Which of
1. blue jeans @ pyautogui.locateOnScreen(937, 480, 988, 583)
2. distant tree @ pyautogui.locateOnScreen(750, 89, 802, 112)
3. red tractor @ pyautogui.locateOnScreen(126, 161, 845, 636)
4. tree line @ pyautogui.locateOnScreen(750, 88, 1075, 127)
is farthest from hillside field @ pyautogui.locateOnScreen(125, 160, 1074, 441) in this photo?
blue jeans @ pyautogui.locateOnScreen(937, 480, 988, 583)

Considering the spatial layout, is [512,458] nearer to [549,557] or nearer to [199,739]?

__________

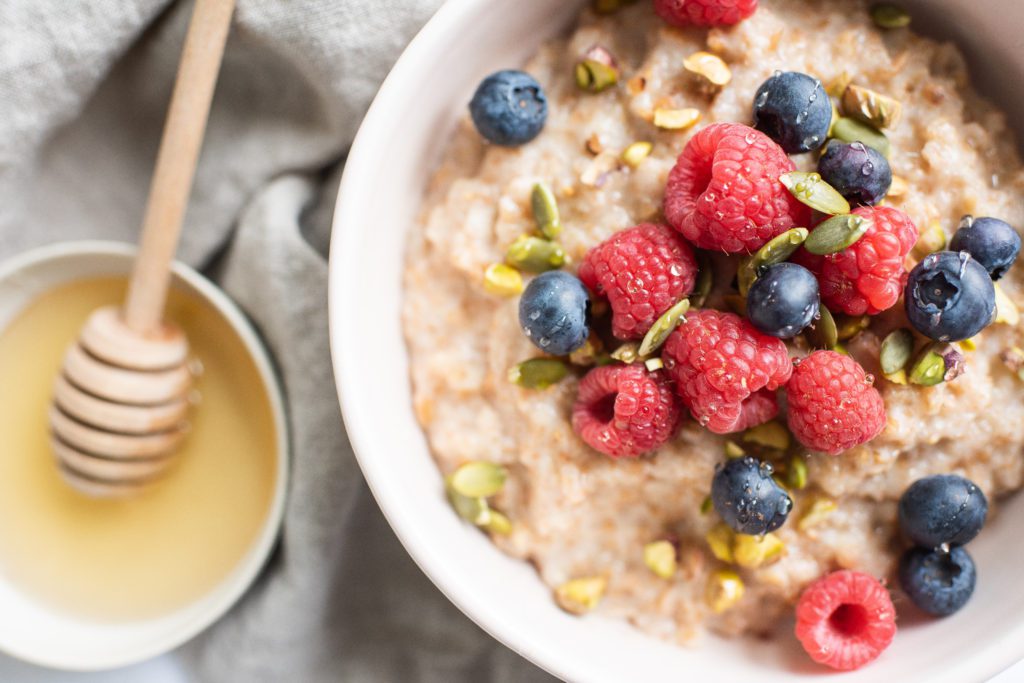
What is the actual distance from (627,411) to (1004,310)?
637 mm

__________

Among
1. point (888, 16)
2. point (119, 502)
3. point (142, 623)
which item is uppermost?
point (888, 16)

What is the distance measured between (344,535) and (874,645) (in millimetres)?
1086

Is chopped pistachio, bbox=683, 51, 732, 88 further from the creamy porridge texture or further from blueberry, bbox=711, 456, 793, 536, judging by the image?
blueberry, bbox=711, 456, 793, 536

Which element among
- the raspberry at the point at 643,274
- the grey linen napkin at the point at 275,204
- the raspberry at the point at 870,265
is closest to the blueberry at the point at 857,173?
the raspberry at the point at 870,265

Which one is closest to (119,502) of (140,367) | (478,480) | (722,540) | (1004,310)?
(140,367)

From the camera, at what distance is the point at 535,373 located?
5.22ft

__________

TASK STATEMENT: Count the lines in the data above that contain the string "jeans", with case counting. Reply with the number alone.

EXERCISE SOLUTION: 2